>>>>>

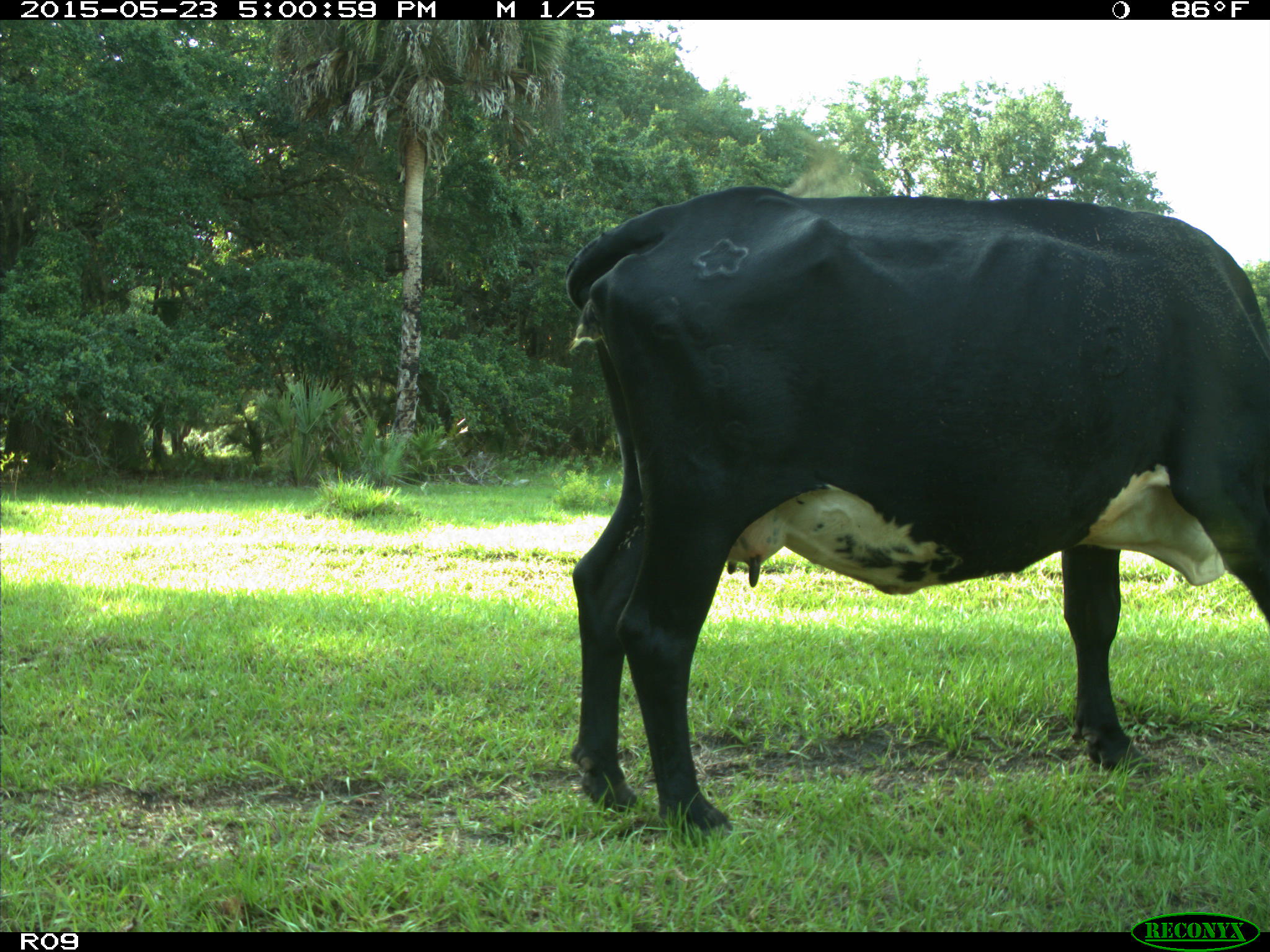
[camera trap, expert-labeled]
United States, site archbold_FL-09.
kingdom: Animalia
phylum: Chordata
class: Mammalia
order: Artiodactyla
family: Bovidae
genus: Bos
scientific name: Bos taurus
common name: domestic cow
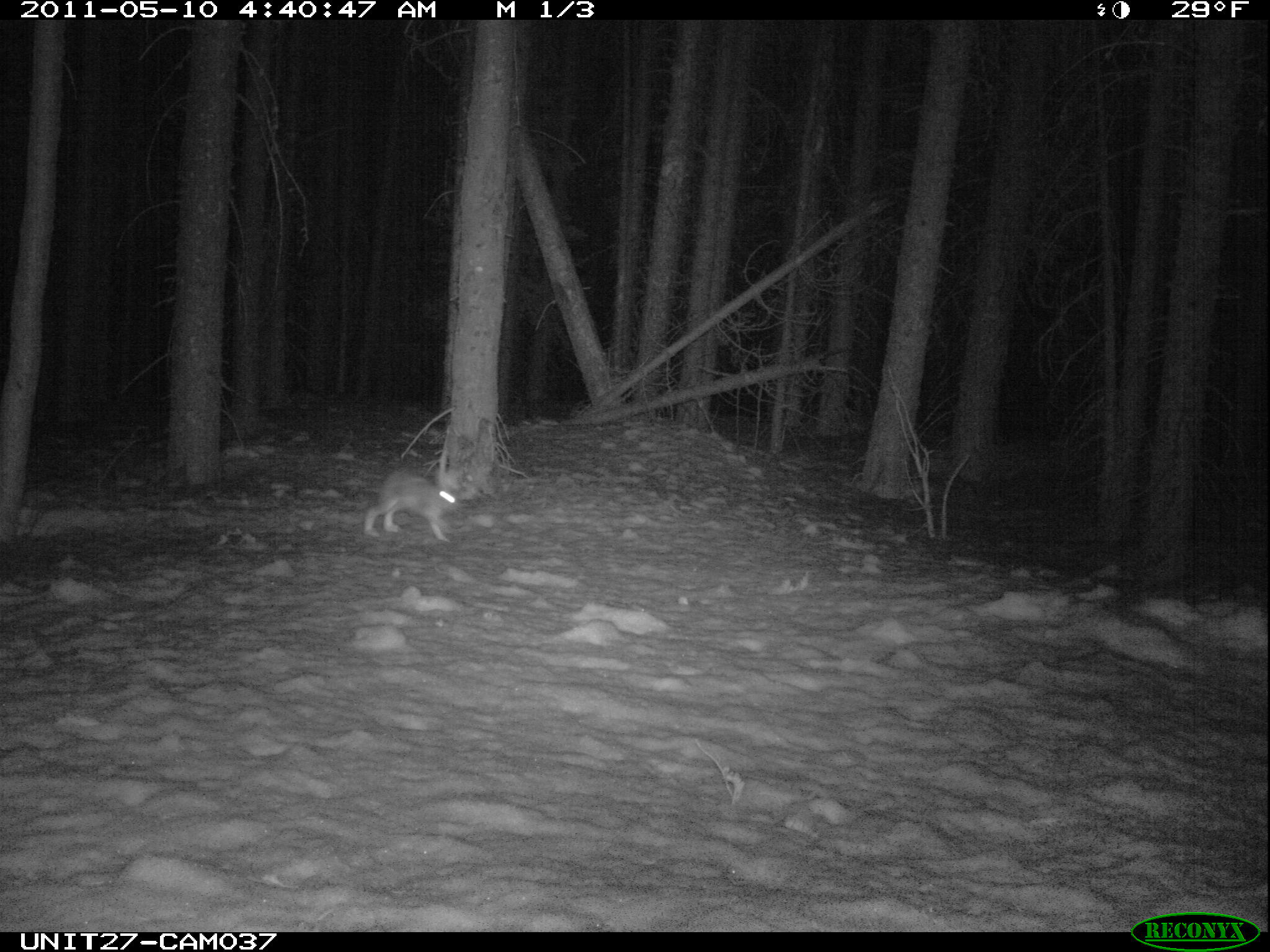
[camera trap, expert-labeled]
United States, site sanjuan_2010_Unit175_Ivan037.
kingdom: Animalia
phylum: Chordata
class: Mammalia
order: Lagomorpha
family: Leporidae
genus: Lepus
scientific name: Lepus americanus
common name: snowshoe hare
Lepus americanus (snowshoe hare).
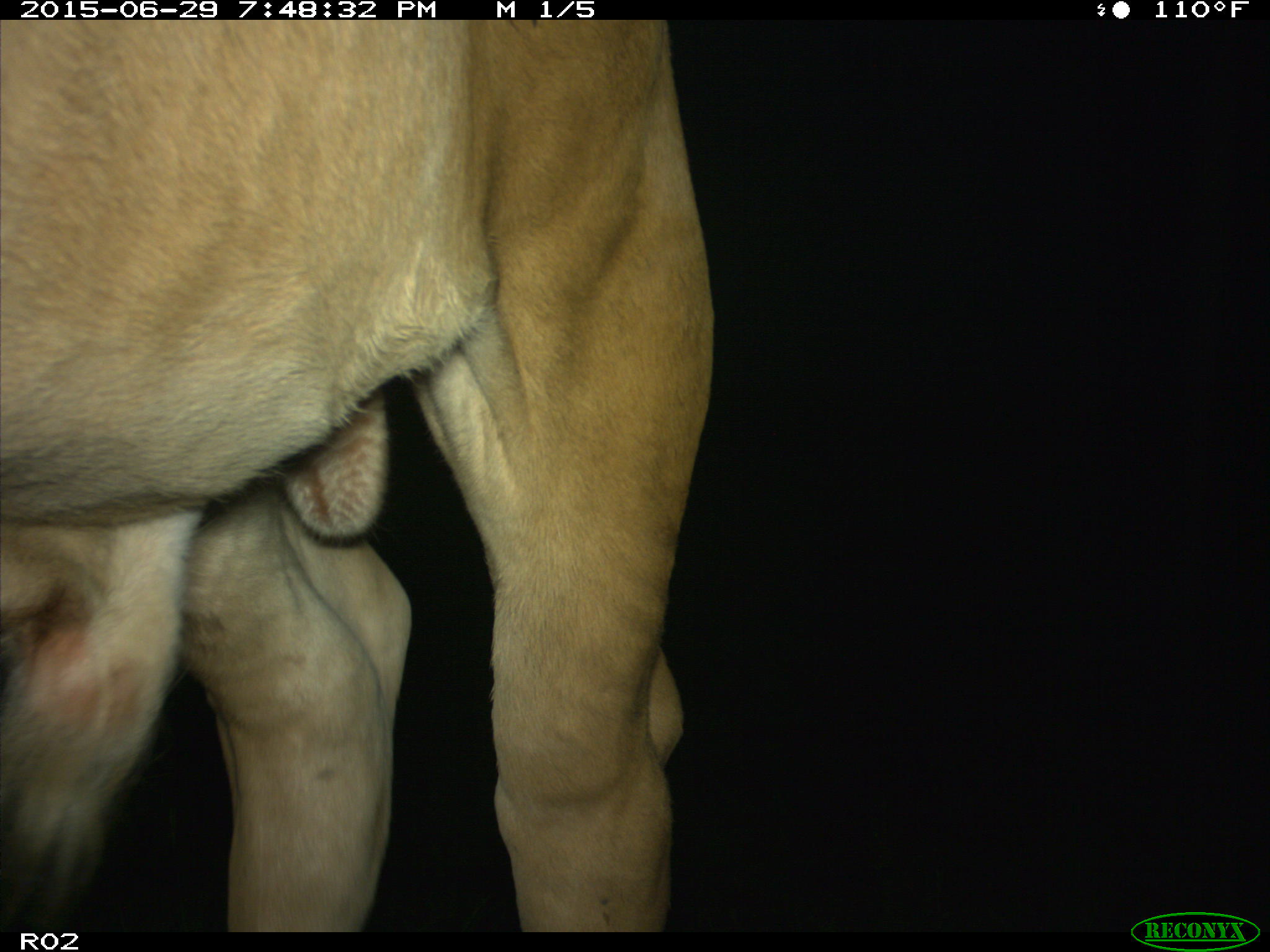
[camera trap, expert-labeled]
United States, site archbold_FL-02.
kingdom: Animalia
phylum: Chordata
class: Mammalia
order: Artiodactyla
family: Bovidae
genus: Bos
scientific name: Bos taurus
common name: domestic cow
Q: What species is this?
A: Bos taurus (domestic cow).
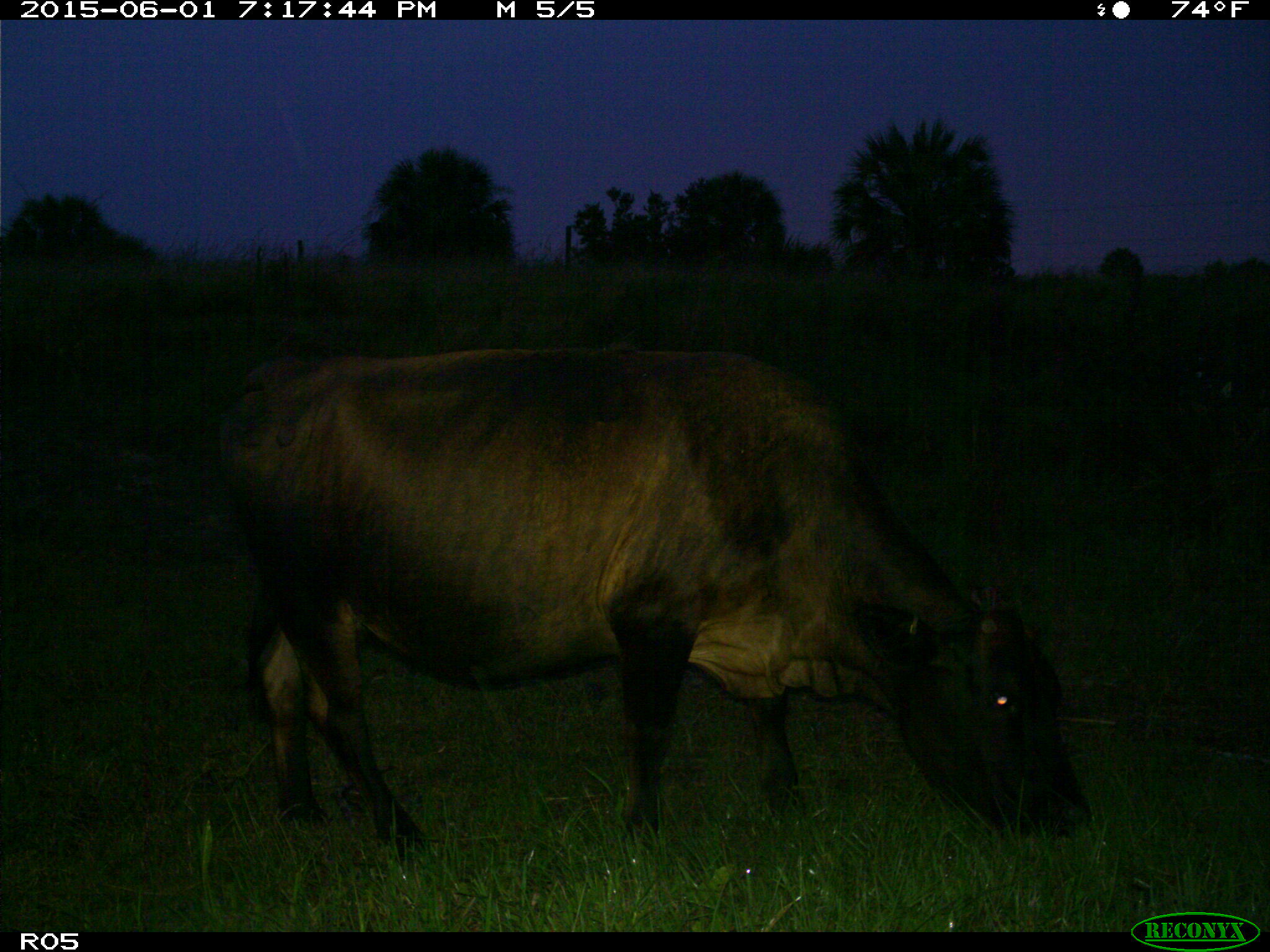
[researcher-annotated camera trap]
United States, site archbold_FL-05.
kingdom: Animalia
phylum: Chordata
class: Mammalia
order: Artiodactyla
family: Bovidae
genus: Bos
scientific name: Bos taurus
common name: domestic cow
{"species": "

<<<<<

Exercise directions:
Repeat exactly the lines above, starting at the one that contains "genus: Lepus" and stopping at the last line of the entries, and leave out the pictures.

Result:
genus: Lepus
scientific name: Lepus americanus
common name: snowshoe hare
Lepus americanus (snowshoe hare).
[camera trap, expert-labeled]
United States, site archbold_FL-02.
kingdom: Animalia
phylum: Chordata
class: Mammalia
order: Artiodactyla
family: Bovidae
genus: Bos
scientific name: Bos taurus
common name: domestic cow
Q: What species is this?
A: Bos taurus (domestic cow).
[researcher-annotated camera trap]
United States, site archbold_FL-05.
kingdom: Animalia
phylum: Chordata
class: Mammalia
order: Artiodactyla
family: Bovidae
genus: Bos
scientific name: Bos taurus
common name: domestic cow
{"species": "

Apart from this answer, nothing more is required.